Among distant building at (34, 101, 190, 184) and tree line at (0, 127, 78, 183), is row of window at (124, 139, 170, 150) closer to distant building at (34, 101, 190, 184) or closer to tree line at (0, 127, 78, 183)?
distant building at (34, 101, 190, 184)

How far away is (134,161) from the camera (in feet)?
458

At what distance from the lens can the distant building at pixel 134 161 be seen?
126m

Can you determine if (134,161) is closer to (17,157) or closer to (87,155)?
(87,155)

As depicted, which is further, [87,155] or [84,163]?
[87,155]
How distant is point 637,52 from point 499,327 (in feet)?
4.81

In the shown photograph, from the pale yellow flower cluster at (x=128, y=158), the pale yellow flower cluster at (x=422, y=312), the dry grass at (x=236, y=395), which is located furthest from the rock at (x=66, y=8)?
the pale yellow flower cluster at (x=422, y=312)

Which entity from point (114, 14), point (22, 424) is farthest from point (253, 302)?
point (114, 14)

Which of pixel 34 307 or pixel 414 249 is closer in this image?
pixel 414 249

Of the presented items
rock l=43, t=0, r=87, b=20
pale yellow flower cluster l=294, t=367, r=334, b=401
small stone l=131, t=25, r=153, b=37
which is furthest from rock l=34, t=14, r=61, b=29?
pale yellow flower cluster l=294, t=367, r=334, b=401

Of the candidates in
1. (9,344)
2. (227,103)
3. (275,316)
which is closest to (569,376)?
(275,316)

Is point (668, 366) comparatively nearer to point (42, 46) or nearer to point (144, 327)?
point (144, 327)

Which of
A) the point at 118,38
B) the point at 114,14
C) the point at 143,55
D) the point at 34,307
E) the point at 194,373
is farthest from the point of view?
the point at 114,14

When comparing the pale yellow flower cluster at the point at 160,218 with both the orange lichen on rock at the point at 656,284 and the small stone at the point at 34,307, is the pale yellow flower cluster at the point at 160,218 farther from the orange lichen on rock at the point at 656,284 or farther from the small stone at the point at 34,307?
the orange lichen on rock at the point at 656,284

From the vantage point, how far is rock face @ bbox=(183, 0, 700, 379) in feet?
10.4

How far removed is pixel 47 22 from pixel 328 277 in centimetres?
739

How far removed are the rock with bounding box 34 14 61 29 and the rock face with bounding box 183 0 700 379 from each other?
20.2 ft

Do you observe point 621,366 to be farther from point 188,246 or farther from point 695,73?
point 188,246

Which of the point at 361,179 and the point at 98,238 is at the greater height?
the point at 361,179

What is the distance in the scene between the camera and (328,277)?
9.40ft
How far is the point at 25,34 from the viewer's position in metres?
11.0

What to do
Exactly reproduce all of the entries.

Answer for the task
Among distant building at (34, 101, 190, 184) and tree line at (0, 127, 78, 183), is row of window at (124, 139, 170, 150) closer to distant building at (34, 101, 190, 184) or closer to tree line at (0, 127, 78, 183)?
distant building at (34, 101, 190, 184)

How far away is (134,161) from the camera (in feet)?
458

At what distance from the lens can the distant building at pixel 134 161 be seen?
126m

Can you determine if (134,161) is closer to (17,157) or closer to (87,155)?
(87,155)

As depicted, which is further, [87,155] or [84,163]?
[87,155]
How distant is point 637,52 from point 499,327 (in feet)?
4.81

In the shown photograph, from the pale yellow flower cluster at (x=128, y=158), the pale yellow flower cluster at (x=422, y=312), the dry grass at (x=236, y=395), which is located furthest from the rock at (x=66, y=8)?
the pale yellow flower cluster at (x=422, y=312)

Which entity from point (114, 14), point (22, 424) is farthest from point (253, 302)?
point (114, 14)

Which of pixel 34 307 or pixel 414 249 is closer in this image?
pixel 414 249

Of the presented items
rock l=43, t=0, r=87, b=20
pale yellow flower cluster l=294, t=367, r=334, b=401
small stone l=131, t=25, r=153, b=37
which is furthest from rock l=34, t=14, r=61, b=29?
pale yellow flower cluster l=294, t=367, r=334, b=401

Of the candidates in
1. (9,344)
2. (227,103)
3. (275,316)
which is closest to (569,376)?
(275,316)

Is point (668, 366) comparatively nearer to point (42, 46) or nearer to point (144, 327)?
point (144, 327)

Which of
A) the point at 118,38
B) the point at 114,14
C) the point at 143,55
D) the point at 34,307
E) the point at 194,373
is farthest from the point of view?
the point at 114,14

When comparing the pale yellow flower cluster at the point at 160,218 with both the orange lichen on rock at the point at 656,284 and the small stone at the point at 34,307, is the pale yellow flower cluster at the point at 160,218 farther from the orange lichen on rock at the point at 656,284 or farther from the small stone at the point at 34,307?
the orange lichen on rock at the point at 656,284

From the vantage point, how far is rock face @ bbox=(183, 0, 700, 379) in feet?
10.4

How far removed is pixel 47 22 from pixel 328 277 in centimetres?
739

How far removed are the rock with bounding box 34 14 61 29 and the rock face with bounding box 183 0 700 379 from each other?
20.2 ft

Do you observe point 621,366 to be farther from point 188,246 or farther from point 695,73?
point 188,246

Which of the point at 361,179 and the point at 98,238 is at the greater height?
the point at 361,179

What is the distance in the scene between the camera and (328,277)?
9.40ft
How far is the point at 25,34 from the viewer's position in metres?
11.0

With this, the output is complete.